Da minha primeira casa guardo tudo entalhado na escultura da memória: uma casa muito velha, pequenina, que tinha uma sala laranja, uma cozinha vermelho sangue, um quarto cor-de-rosa com gatinhos, e o chão de todas as assoalhadas inclinado,  como que tombando de cansaço, para gáudio dos gatos, que tinham sempre diversão garantida, pois era raro uma bola manter-se imóvel no mesmo sítio. 

Voltei a Santa Marta pelas piores razões.
E supliquei-lhe tempo, apenas mais tempo.

Demorei-me na visita.
Peguei-lhe na mão e ouvi tudo com paciência. Comecei a memorizar todas as sardas do seu rosto e dos braços muito magros, os sulcos fundos de todas as rugas, todos os trejeitos e expressões catitas que usava. Disse mil disparates, quando estou nervosa falo pelos cotovelos e por todas as outras arestas corporais. Fi-lo rir o tempo todo, com tanta fanfarronice nervosa. 
Saí destroçada, e à saída, tive um número exacto de passos, a percorrer pelos corredores, até à saída, para me recompor. O segredo era meu. Só meu. Um dia que fosse que eu o pudesse guardá-lo só para mim, seria um dia um pouco melhor para todos nós.


"As pessoas crescidas têm sempre necessidades de explicações... Nunca compreendem nada sozinha". O Principezinho pelo António.


Envelheci.
Ou talvez tenha crescido.

Fui egoísta também.
Todas as mães são egoístas de vez em quando: pensei no meu clã e quis proteger acima de tudo e todos o meu clã, as minhas pessoas. E por isso mantive o segredo. Engoli-o por amor e cobardia.

Sofri por saber, por ser a primeira a saber que a minha bebé, tão pequenina, acabada de nascer, não iria conhecer o seu avô, que a Aurora não teria qualquer recordação e que a Carolina e o António perderiam cedo demais os mimos que só um avô pode e sabe dar. 

Precisávamos todos de mais tempo. E o meu sogro lutou com todas as suas forças por mais tempo.


Aguentei-me firme no meu voto de silêncio durante algumas semanas, mesmo quando era por demais visível que o relógio não parava, que não cedia às nossas preces, e que o sofrimento era já demasiado para suportar e ignorar.

Voltei ao egoísmo: quis estar no maior número de momentos possível ao seu lado. Fomos juntos comprar caril, paparis e água de coco ao Martim Moniz, e também fizemos uma viagem insana, em caravana familiar, para comer um bitoque às Caldas da Rainha.
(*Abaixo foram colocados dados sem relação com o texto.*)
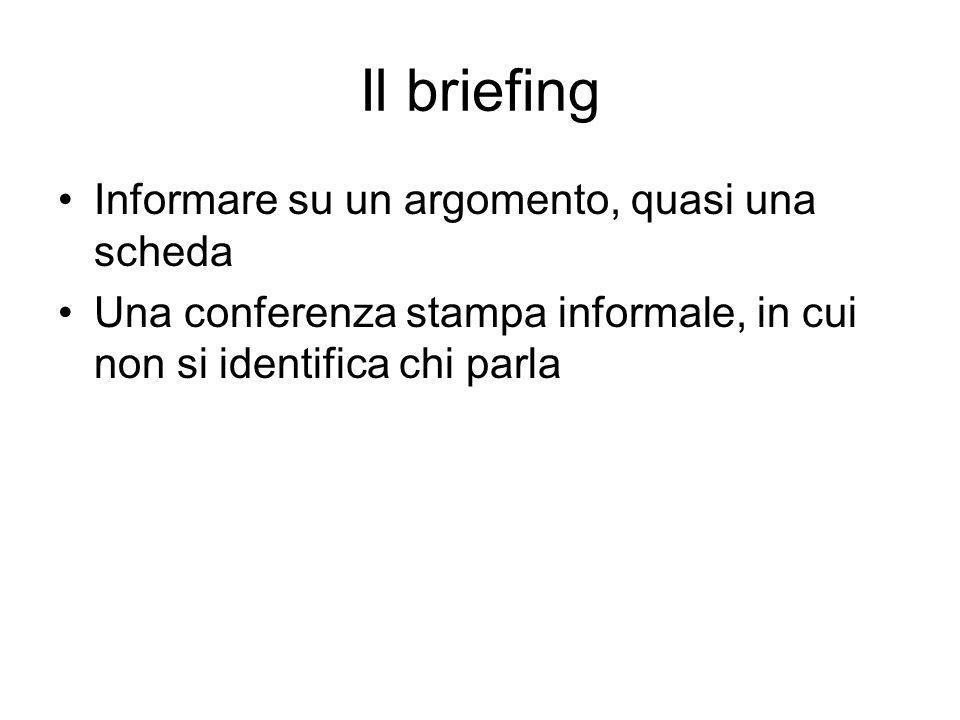 Il briefing Informare su un argomento, quasi una scheda Una conferenza stampa informale, in cui non si identifica chi parla
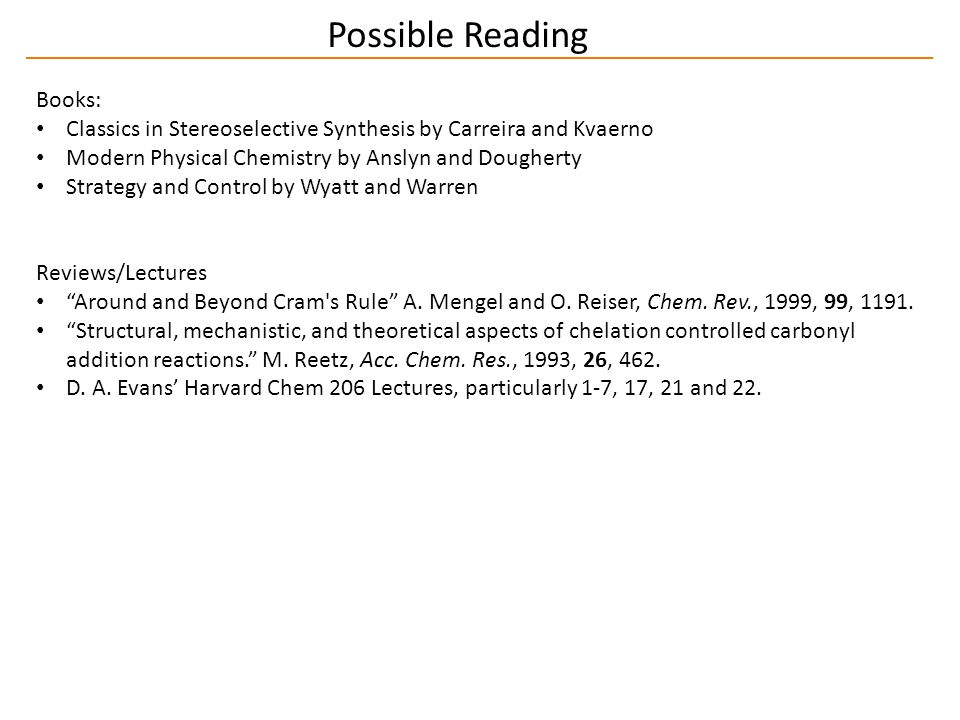 Possible Reading Books: Classics in Stereoselective Synthesis by Carreira and Kvaerno Modern Physical Chemistry by Anslyn and Dougherty Strategy and Control by Wyatt and Warren Reviews/Lectures Around and Beyond Cram s Rule A.
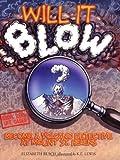 Will It Blow?, Elizabeth Rusch, 1570615098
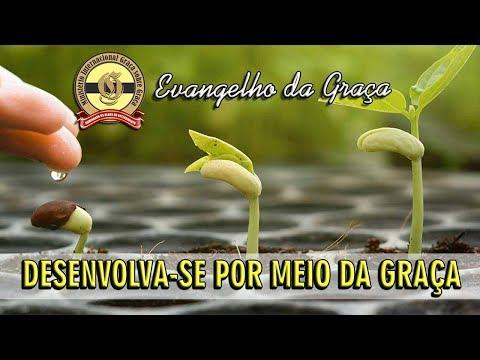 DESENVOLVA-SE POR MEIO DA GRAÇA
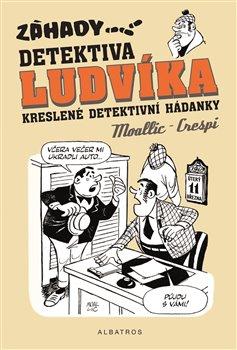 Obálka titulu Záhady detektiva Ludvíka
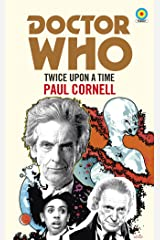 Doctor Who: Twice Upon a Time: 12th Doctor Novelisation Kindle Edition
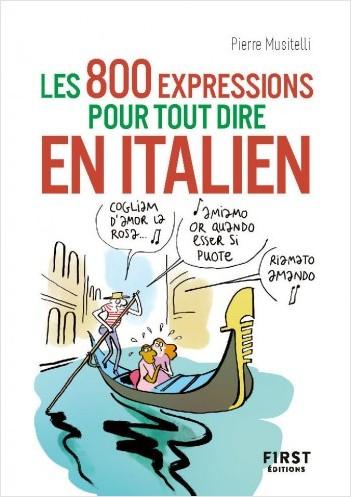 800 expressions pour tout dire en italien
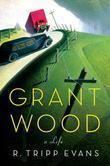 Grant Wood: A Life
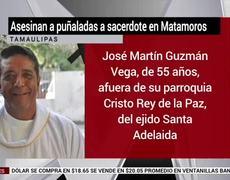 Asesinan a puñaladas a sacerdote en Matamoros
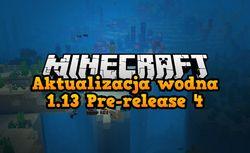 Minecraft pre-release 4 - co nowego?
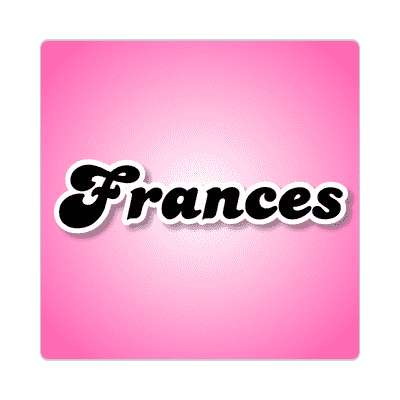 frances common names female custom name sticker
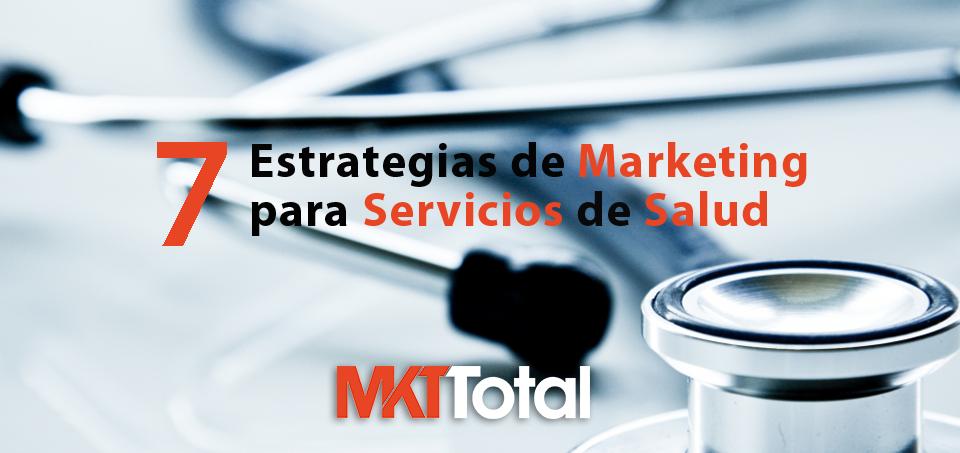 7 Estrategias De Marketing Para Servicios De Salud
Em casa, já muito próximo do fim, tentei estar sempre lá, segura, forte, doce, quis mostrar-lhe o quanto estava grata por ter sido responsável por ter trazido ao mundo o meu melhor amigo, o meu companheiro de vida. Devo-lhe isso. Devo toda a minha família ao patriarca Leiria.

Pouco tempo depois, do topo do Miradouro do Centro Comercial Martim Moniz, com a Praça decorada para receber o Ano Novo Chinês, dragões e lanternas, olhei para um céu azul de Fevereiro, e aceitei esta verdade: aquele podia ser um bom dia para morrer. A morte vinha em ambiente de festa e trazia um raro dia quente de um Inverno rigoroso.

Pudemos despedir-nos nesse dia do Dragão; ele deu-nos mais umas horas poucas.Tivemos mais esse dia e apenas esse. No último momento, na última madrugada, respondi às duas mensagens que me enviou, e disse-lhe apenas que o amávamos, que a Isaura estava a dormir ao meu colo, e que o amava também, que estaríamos todos consigo à primeira hora da visita. 
Não faltei à promessa. Mas ele já partira e estava em paz.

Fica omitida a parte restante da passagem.